Background Modulation of sinoatrial pacemaking by adenosine (Ado) in the absence of concomitant adrenergic stimulation (direct modulation) has been attributed to activation of a K ⁺ conductance. In the present study, we evaluated the direct effects of Ado on the pacemaking current I _f and tested their interaction with those of acetylcholine (ACh). Methods and Results Rabbit sinoatrial myocytes were patch-clamped at 35°C in the presence of 1 mmol/L BaCl ₂ and 2 mmol/L MnCl ₂ . Ado (1 μmol/L) reversibly reduced I _f by 33.1±5.7% of control (n=5; P <.05). Ado (1 μmol/L) reversibly shifted I _f midactivation potential by −6.63±1.18 mV (n=4; P <.05). Fully activated I _f conductance (0.262±0.037 versus 0.254±0.036 nS/pF; n=6, NS) and reversal potential (−17.35±0.99 versus −18.01±1.42 mV; n=6, NS) were not changed by 10 μmol/L Ado. The Ado receptor antagonist 8-PST (10 μmol/L) reversed the effect of 0.3 μmol/L Ado by 64.9±4.2% (n=6; P <.05).
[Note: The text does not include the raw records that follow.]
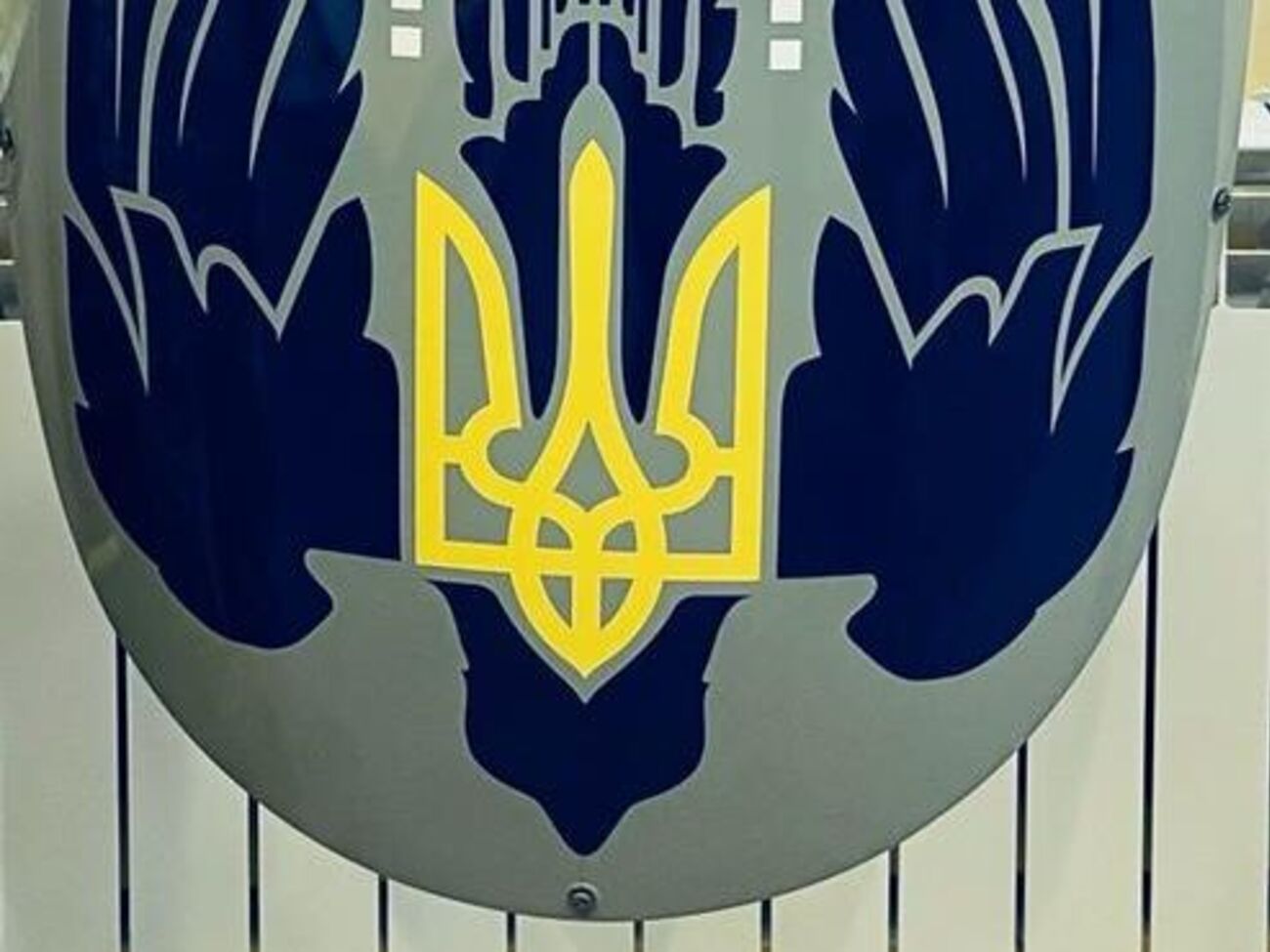 17 октября "Укроборонпром" опубликовал в Facebook фрагмент фото нового украинского БПЛА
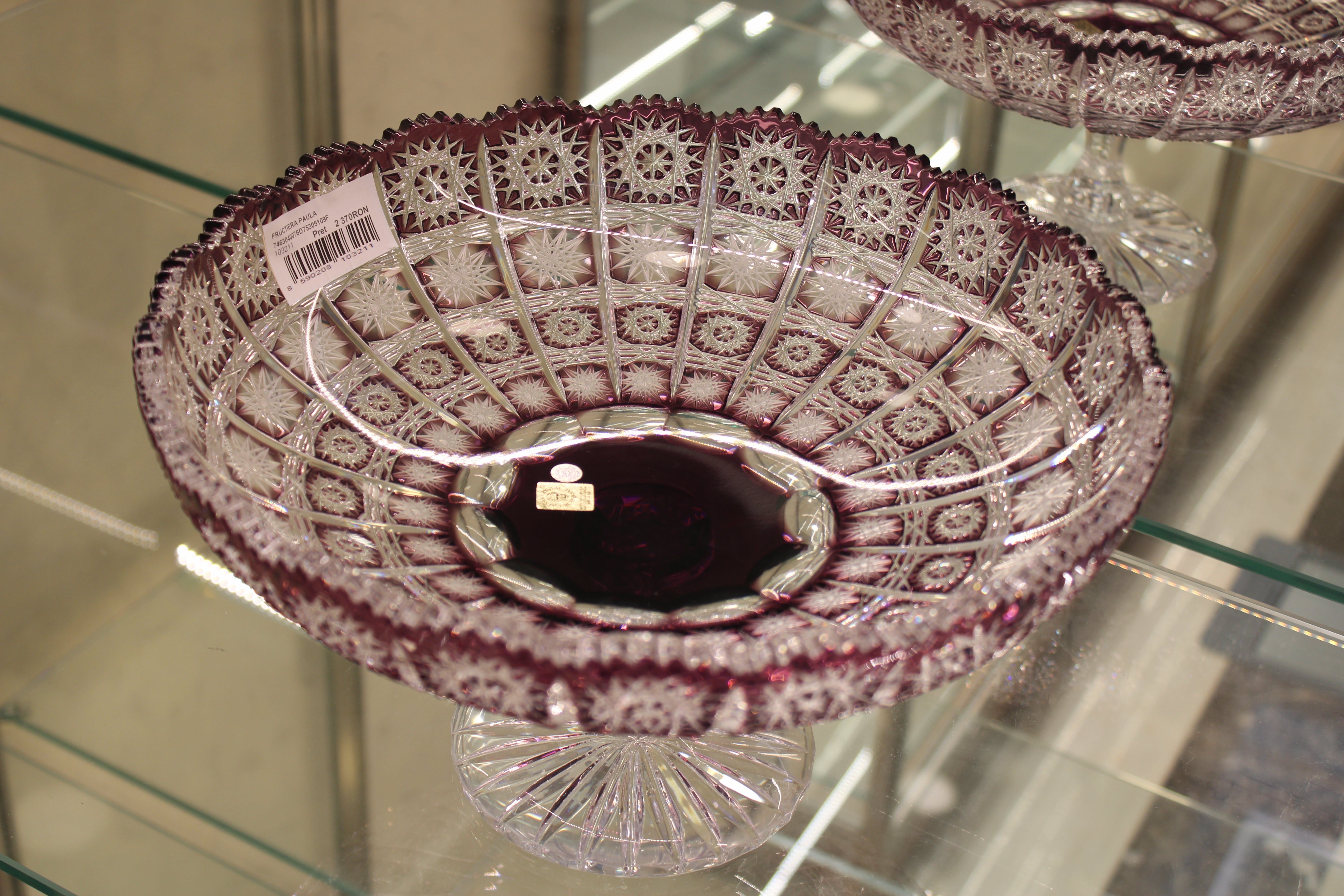 FRUCTIERA PAULA - 305mm - Violet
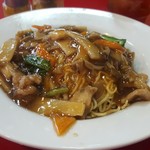 中華厨房 久華 - 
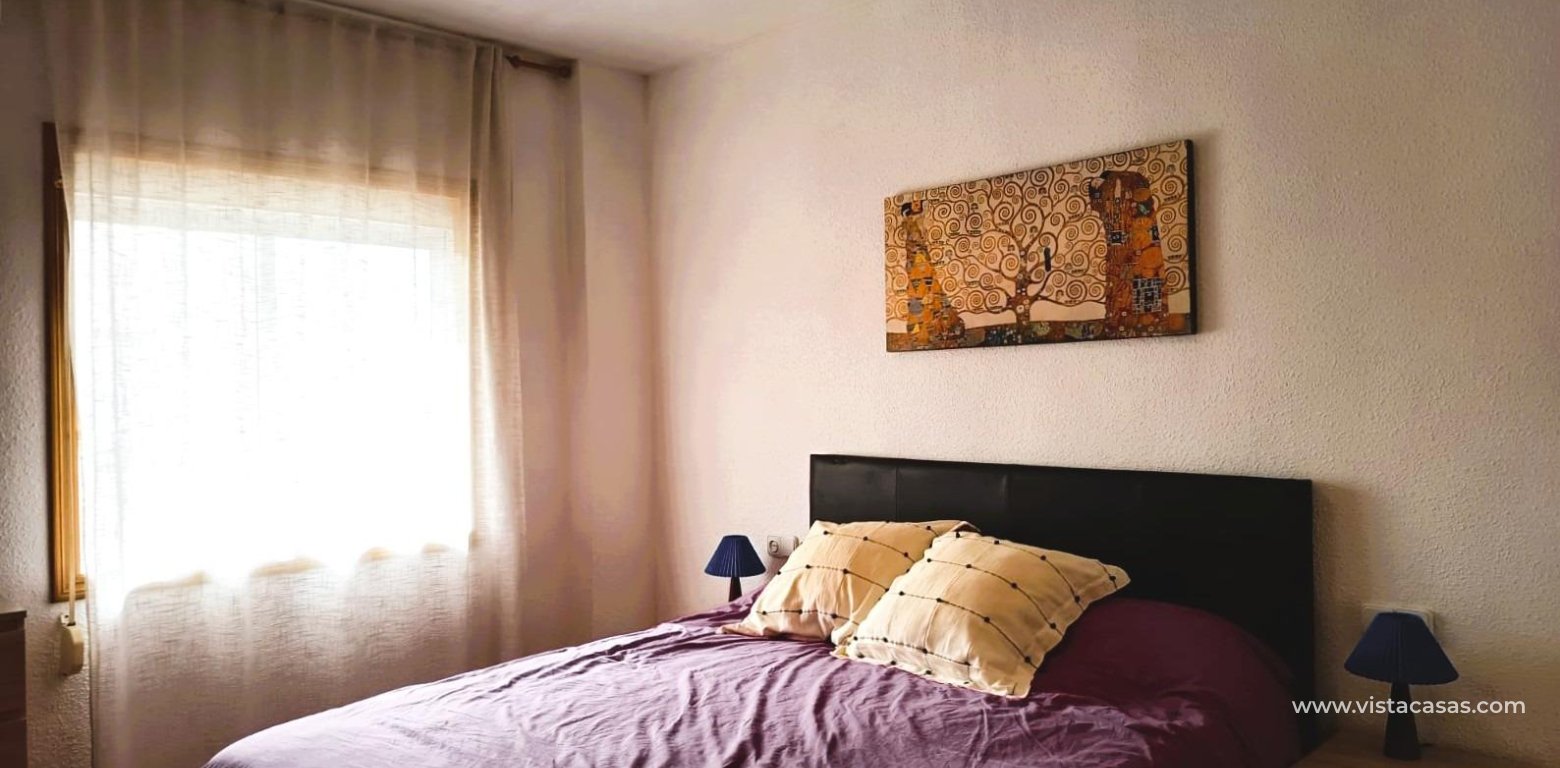 Sale - Wohnung - Cabo Roig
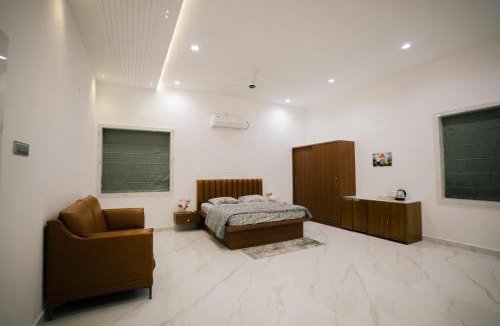 Chevella Apartment | rscinemavilla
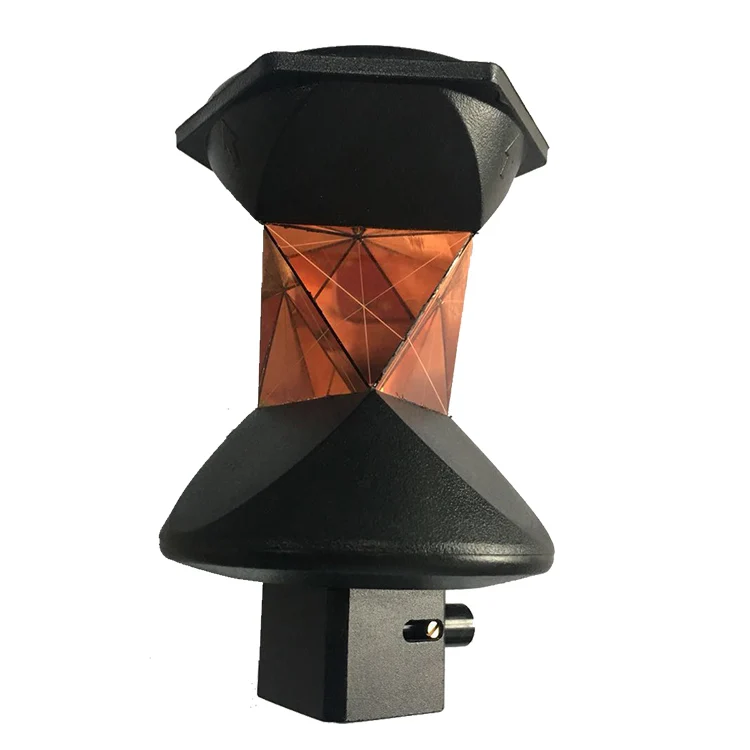 

Optical Survey Equipment 360 Degree Reflector Prism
Ado maximally shifted the I _f activation curve by −5.85 mV, with a half-maximal concentration of 0.0796 μmol/L (n=93). The shifts in I _f activation induced by Ado (0.3 μmol/L) and ACh (1 μmol/L) separately were −4.89±0.05 and −8.84±0.51 mV, respectively; concomitant Ado and ACh superfusion shifted activation by −9.7±0.45 mV (NS versus ACh alone; n=9). Threshold Ado concentrations dose-dependently reduced the rate of spontaneous pacemaker activity (eg, −18.8±3.4% at Ado 0.03 μmol/L). Conclusions Submicromolar Ado directly inhibits I _f and slows pacemaking in sinoatrial myocytes; the mode of I _f inhibition is similar to that previously described for ACh. Thus, Ado may exert local modulation of sinus rate through signaling pathways similar to those used by ACh.